— YOUR INSTRUCTIONS —
Please retype, word for word, the line containing "Chrome浏览器扩展推荐大全|5类高效率实用插件安装与使用教程" and every line after it through the end of the records, leaving out all pictures.

________________

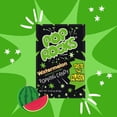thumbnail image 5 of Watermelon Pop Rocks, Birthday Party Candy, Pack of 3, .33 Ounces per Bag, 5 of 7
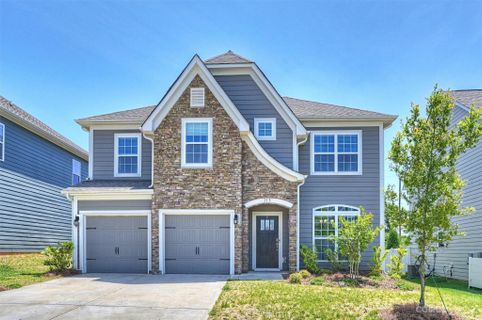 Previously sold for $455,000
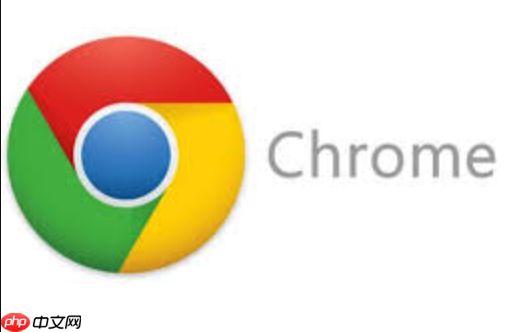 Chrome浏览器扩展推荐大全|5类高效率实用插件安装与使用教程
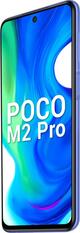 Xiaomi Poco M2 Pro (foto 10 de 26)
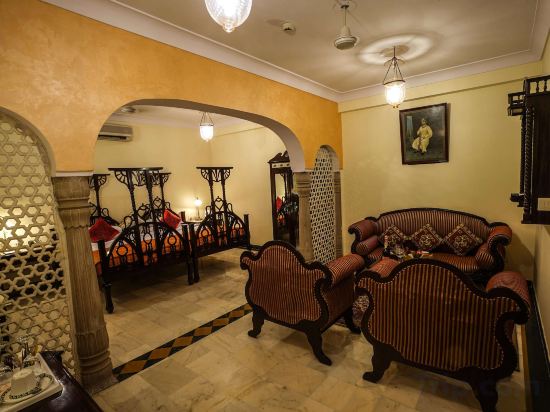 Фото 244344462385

________________

— RESPONSE AREA —
 Chrome浏览器扩展推荐大全|5类高效率实用插件安装与使用教程
 Xiaomi Poco M2 Pro (foto 10 de 26)
 Фото 244344462385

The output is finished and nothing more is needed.